Pitch allows us to place it on a scale from high to low, and is especially noticeable in sonorous sounds like vowels, glides, liquids, and nasals.
The control of pitch results in tone and intonation.
A language is said to have tone when differences in word meaning are signaled by differences in pitch.
When one says “A car?” with a raising pitch, the word “car” refers to the same thing as when it’s pronounced without that raised pitch; this is intonation. In contrast, a speaker of Mandarin can say entirely different words by changing the pitch; this is tone. For instance: [mà] with a falling pitch means something entirely different than [má] with a rising pitch.
The amount and classification of tone varies from language to language.
- But.. intonation signals meaning too, right?
- Yes! It does, but it does not change the meaning of a word, rather just signals something different.
- For instance, if I raise my pitch when saying a phrase, it signals that the phrase might be incomplete— teachers and professors do this all the time when they want students to finish their sentences.
Also, it’s worth noting that some languages make use of both intonation and tone at the same time.
Sometimes, vowels are perceived as more prominent than others, like how in “banana” the second syllable is more prominent than the other two. Stress covers the combined effects of pitch, loudness and length, which gives us this perceived prominence.

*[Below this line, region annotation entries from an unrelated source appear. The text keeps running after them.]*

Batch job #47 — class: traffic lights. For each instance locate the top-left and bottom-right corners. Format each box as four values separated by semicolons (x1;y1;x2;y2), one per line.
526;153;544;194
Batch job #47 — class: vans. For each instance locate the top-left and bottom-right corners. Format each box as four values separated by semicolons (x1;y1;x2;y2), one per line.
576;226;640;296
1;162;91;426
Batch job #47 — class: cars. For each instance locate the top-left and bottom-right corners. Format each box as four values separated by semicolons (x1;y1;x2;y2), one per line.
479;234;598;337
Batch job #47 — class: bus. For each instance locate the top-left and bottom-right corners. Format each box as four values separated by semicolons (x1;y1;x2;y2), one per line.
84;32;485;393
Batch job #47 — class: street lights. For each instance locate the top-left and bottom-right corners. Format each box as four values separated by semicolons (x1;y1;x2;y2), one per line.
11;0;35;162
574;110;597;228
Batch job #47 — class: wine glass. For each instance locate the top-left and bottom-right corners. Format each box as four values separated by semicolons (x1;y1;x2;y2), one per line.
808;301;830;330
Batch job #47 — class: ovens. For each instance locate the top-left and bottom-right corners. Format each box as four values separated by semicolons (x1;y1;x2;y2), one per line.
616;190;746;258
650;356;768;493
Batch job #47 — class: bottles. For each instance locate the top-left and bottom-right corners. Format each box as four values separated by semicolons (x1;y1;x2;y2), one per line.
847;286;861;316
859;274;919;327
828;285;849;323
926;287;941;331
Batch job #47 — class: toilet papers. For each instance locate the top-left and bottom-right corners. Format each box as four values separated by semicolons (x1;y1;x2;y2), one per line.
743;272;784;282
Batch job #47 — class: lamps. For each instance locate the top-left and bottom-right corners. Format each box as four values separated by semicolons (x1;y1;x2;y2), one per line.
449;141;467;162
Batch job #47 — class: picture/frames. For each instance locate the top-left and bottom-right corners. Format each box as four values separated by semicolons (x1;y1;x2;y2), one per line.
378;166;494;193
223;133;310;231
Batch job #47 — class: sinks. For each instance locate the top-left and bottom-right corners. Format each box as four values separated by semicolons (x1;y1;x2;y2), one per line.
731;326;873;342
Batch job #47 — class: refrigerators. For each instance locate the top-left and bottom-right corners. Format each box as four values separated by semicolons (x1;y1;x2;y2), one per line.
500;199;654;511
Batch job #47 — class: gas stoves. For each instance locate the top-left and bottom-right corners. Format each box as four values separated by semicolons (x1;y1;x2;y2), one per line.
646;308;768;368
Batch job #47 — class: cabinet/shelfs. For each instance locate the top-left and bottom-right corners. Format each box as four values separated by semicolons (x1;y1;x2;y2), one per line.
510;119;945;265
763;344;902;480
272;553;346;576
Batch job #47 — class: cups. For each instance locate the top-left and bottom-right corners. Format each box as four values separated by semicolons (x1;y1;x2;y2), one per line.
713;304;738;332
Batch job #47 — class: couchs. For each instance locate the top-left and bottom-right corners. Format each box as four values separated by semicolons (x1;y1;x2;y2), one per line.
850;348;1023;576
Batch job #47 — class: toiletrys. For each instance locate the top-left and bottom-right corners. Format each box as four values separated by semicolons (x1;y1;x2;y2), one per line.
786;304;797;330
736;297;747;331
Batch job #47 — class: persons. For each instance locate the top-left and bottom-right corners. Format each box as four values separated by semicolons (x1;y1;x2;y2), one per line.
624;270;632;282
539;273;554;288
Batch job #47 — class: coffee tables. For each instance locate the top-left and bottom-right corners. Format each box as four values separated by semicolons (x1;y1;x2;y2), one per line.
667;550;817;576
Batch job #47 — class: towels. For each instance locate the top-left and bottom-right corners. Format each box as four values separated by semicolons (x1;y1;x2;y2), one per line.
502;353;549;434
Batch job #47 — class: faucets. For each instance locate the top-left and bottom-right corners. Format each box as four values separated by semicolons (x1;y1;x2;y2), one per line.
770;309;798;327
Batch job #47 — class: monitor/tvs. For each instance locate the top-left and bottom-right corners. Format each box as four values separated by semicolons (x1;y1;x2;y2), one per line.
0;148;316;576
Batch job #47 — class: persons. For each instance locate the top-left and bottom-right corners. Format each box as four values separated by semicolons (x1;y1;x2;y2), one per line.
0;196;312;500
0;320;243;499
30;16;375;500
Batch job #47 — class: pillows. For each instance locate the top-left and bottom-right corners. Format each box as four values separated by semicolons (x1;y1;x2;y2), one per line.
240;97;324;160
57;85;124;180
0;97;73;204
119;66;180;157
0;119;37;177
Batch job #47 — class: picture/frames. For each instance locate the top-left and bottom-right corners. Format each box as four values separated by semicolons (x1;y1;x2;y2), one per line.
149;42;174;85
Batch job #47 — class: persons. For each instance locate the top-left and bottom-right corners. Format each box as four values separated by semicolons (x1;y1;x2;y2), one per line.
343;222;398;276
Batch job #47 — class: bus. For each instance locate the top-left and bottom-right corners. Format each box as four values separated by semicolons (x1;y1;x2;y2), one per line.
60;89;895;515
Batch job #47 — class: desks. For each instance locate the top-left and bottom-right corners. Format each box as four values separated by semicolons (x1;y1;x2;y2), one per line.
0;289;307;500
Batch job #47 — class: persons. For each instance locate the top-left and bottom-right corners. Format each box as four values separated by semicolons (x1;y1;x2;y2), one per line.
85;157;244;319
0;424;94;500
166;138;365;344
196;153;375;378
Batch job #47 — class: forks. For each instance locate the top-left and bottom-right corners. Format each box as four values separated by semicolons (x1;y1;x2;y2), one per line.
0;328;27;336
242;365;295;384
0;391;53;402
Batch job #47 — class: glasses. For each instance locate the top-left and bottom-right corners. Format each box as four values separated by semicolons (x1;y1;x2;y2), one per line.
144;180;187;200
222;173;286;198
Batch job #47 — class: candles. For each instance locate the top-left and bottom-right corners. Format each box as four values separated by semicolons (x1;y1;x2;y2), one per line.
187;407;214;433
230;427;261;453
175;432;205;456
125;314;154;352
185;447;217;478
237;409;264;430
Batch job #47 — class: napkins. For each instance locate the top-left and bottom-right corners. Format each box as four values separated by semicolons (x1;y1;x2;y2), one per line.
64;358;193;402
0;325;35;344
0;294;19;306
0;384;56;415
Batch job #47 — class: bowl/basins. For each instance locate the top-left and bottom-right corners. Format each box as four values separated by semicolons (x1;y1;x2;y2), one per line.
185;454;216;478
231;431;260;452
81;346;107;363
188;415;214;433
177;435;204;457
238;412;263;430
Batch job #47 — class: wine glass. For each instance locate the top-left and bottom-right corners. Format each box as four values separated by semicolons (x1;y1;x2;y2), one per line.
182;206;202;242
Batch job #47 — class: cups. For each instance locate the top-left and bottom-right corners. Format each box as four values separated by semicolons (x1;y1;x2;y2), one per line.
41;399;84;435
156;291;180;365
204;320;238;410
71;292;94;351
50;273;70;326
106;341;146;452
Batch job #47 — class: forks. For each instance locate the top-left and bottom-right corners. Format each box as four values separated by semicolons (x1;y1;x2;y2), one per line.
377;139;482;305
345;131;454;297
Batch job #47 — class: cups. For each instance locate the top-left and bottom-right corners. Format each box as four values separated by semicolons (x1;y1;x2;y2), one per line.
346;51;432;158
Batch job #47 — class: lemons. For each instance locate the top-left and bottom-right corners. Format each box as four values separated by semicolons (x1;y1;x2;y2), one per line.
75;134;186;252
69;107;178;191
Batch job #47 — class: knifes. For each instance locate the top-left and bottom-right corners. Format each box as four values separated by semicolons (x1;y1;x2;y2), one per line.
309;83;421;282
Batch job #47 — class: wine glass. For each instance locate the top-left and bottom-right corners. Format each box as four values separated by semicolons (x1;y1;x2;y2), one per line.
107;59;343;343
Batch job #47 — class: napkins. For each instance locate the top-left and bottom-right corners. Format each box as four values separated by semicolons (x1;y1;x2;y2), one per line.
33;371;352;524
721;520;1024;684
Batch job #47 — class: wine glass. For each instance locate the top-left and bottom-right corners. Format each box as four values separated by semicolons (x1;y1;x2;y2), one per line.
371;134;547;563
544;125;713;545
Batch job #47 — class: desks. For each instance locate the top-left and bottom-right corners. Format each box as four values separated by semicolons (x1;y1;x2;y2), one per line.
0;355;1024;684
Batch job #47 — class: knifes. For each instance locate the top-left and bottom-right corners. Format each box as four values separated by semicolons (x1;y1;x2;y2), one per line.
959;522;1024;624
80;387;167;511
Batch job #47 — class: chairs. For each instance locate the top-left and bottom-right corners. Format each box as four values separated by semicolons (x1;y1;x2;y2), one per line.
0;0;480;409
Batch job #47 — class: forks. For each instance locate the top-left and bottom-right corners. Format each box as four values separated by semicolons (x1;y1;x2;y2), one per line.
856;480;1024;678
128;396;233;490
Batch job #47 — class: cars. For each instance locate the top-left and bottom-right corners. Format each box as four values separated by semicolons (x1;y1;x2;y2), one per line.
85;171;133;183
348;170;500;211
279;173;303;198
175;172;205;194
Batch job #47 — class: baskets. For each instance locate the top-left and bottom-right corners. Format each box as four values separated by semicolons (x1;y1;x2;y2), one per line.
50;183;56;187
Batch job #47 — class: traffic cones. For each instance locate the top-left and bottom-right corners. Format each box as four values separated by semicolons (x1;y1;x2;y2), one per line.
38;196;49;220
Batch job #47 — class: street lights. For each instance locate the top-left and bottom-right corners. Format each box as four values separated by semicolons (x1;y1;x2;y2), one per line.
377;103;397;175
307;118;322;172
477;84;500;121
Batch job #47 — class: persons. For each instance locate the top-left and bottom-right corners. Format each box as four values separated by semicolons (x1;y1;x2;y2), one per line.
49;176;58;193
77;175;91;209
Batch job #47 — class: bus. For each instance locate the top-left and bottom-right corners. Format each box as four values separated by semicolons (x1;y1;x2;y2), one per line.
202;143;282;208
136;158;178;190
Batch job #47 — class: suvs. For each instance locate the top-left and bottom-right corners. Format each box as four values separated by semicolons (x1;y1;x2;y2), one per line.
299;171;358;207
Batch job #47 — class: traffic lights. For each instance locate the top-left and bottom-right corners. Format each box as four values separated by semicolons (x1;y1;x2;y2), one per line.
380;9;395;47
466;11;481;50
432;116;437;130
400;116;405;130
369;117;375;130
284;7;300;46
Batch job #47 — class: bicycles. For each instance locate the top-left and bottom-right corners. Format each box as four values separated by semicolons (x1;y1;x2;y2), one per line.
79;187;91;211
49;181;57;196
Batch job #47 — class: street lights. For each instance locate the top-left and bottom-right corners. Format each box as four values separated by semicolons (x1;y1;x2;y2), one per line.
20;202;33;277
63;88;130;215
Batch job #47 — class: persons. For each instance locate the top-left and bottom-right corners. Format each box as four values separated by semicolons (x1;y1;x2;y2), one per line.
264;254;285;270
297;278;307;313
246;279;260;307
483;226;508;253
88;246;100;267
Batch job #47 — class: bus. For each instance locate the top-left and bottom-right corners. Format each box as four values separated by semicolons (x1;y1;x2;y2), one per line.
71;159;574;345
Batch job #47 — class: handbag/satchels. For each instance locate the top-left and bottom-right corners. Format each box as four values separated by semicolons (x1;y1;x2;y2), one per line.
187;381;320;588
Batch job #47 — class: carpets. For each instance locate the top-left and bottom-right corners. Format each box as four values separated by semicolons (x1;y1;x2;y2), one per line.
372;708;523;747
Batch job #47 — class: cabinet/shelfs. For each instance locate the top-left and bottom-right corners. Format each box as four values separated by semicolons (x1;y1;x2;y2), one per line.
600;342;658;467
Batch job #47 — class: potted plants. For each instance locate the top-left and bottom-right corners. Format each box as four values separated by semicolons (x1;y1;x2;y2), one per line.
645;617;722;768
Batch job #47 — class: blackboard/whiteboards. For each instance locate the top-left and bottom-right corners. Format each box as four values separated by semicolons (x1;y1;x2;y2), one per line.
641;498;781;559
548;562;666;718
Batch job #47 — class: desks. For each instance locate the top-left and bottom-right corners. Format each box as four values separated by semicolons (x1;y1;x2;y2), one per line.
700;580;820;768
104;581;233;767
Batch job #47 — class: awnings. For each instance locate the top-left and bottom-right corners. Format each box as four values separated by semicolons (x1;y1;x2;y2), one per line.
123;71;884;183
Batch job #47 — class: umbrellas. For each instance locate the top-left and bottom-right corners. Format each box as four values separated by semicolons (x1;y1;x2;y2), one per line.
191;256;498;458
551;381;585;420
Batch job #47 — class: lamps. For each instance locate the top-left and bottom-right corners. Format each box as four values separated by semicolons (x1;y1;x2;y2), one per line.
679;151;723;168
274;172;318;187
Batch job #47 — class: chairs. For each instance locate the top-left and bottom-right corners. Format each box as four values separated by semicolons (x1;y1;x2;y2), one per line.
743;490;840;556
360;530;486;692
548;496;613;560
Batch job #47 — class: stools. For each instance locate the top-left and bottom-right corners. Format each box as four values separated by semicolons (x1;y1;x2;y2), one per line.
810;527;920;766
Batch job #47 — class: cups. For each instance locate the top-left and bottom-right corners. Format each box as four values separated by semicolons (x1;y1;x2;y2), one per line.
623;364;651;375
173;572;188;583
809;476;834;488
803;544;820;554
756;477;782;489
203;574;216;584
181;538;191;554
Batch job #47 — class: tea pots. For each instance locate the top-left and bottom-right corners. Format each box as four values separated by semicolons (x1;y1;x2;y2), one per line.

As you can tell from the name, in acoustic phonetics we study the actual physical, acoustic properties of speech sounds. It serves to fundamentally abstract linguistics all the way down to physics. Sometimes, phoneticians use spectrograms of speech to look more deeply into their nature. Obviously, this special subset of phonetics gets very mathy very quickly.
At the most basic level, there are four parts to a sound wave.
The wavelength is the distance between a peaks of waves. It’s the horizontal length of one cycle of the wave.
The period is the time it take sto complete one cycle.
The frequency is the number of cycles that pass a set point in a second, usually measured in Hertz (Hz). It’s connected to pitch, with higher frequency meaning higher pitch and lower frequency meaning lower pitch.
The amplitude is represented by the height of the waves. Louder sounds have louder amplitudes, and vice versa. It’s usally measured in decibels (dB), and the softest sound we can hear is the zero point. We normally speak at 60 dB.
Speech perception deserves an article of it’s own, as it’s study is deep and storied. It’s the process by which sounds are heard, interpreted and understood and plays closely with phonetics and phonology, as well as cognitive science as a whole. It has applications in computer recognition of speech, like in Siri or even Google Translate.
The sound of speech contains acoustic cues that scientists use to differentiate speech sounds belonging to different phonetic categories. One example would be voice onset time, which can signal the difference between voiced and voiceless stops like “b” and “p.”
This process is at an intersection of many discplines and is wonderful for demonstrating the interdisciplinary nature of linguistics. In order to understand speech perception, one must draw from cognitive science, linguistics, psychology, and occasionally even computer science.